This gulf is primarily explained through differences in sponsorship revenue, with Barclays' money-spinning coverage of the WSL, called the “biggest deal in women’s domestic soccer history”, putting even its lesser teams into the higher realms of European revenue.
Commercial partner revenue accounted for 66% of the overall revenue across the 15 clubs, with broadcast and matchday revenue by comparison each accounting for 17%.
Speaking on the results, Deloitte Sports Business Group lead partner Tim Bridge stated: “The 35% growth in revenues across the 2023/24 season is an impressive reflection of the growth of women’s football across some of its leading markets. Investors and leaders are now looking beyond just revenues and increasing their focus towards the sustainability and growth of clubs.
“Commercial partners and broadcasters are now recognizing the growing profile of the women’s game and increasing their investment, in turn attracting greater and more diverse audiences in new addressable markets.
“The expansion of the UEFA Women’s Champions League and the FIFA Club World Cup demonstrates the demand for more games and competition. Pairing this with developing existing competitions, the introduction of new governance, and further investment can supercharge the participation in, professionalization, and popularity of the women's game for the long-term.”

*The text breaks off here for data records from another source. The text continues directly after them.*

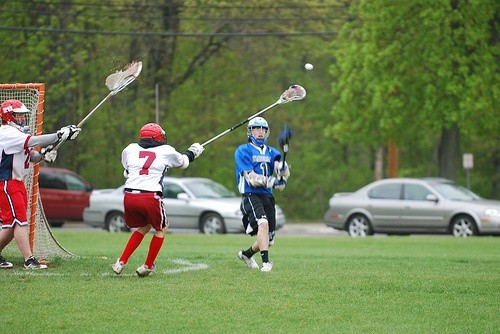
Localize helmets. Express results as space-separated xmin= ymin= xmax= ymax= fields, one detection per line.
xmin=246 ymin=117 xmax=270 ymax=146
xmin=0 ymin=99 xmax=30 ymax=133
xmin=139 ymin=123 xmax=167 ymax=144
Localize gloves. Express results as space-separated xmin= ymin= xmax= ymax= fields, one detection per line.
xmin=187 ymin=142 xmax=205 ymax=160
xmin=277 ymin=161 xmax=290 ymax=181
xmin=56 ymin=124 xmax=82 ymax=141
xmin=266 ymin=176 xmax=286 ymax=191
xmin=40 ymin=145 xmax=58 ymax=163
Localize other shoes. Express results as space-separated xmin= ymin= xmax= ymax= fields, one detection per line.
xmin=136 ymin=262 xmax=156 ymax=277
xmin=111 ymin=257 xmax=127 ymax=274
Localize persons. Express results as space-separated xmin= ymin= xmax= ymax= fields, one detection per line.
xmin=235 ymin=117 xmax=290 ymax=272
xmin=0 ymin=99 xmax=81 ymax=270
xmin=109 ymin=124 xmax=205 ymax=277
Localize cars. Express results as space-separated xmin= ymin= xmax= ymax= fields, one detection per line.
xmin=325 ymin=178 xmax=500 ymax=238
xmin=82 ymin=177 xmax=286 ymax=236
xmin=36 ymin=166 xmax=94 ymax=227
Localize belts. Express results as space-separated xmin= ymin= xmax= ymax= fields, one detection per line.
xmin=125 ymin=188 xmax=150 ymax=193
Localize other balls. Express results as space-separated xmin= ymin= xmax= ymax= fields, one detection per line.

Deloitte Sports Business Group knowledge and insight lead Jennifer Haskel added: “It is clear that the women’s game is growing rapidly across metrics including and beyond revenue. While women’s clubs have traditionally been compared to, or expected to mirror, the structure and business of men’s clubs, we are seeing a fundamental shift in the recognition of opportunity that stems from embracing key differences.
“By doing so, the industry has an opportunity to set the future direction of the game, for its players and fans, but also to drive revenues and better the sport itself.”
Where previous years did not, these figures account for “group income”, which in effect is money attributed to the women’s team that has come from club-wide income, such as club-wide sponsorship agreements and funding dispensed to the women’s side from the men’s side.
Furthermore, the list only takes into account a few countries, namely; England, France, Germany, Italy, Spain, Portugal, Norway, Brazil, and Japan.
Crucially this omits the US, a women’s soccer powerhouse, where revenue statistics were not made available to Deloitte, with Australia and Sweden among other major countries left out.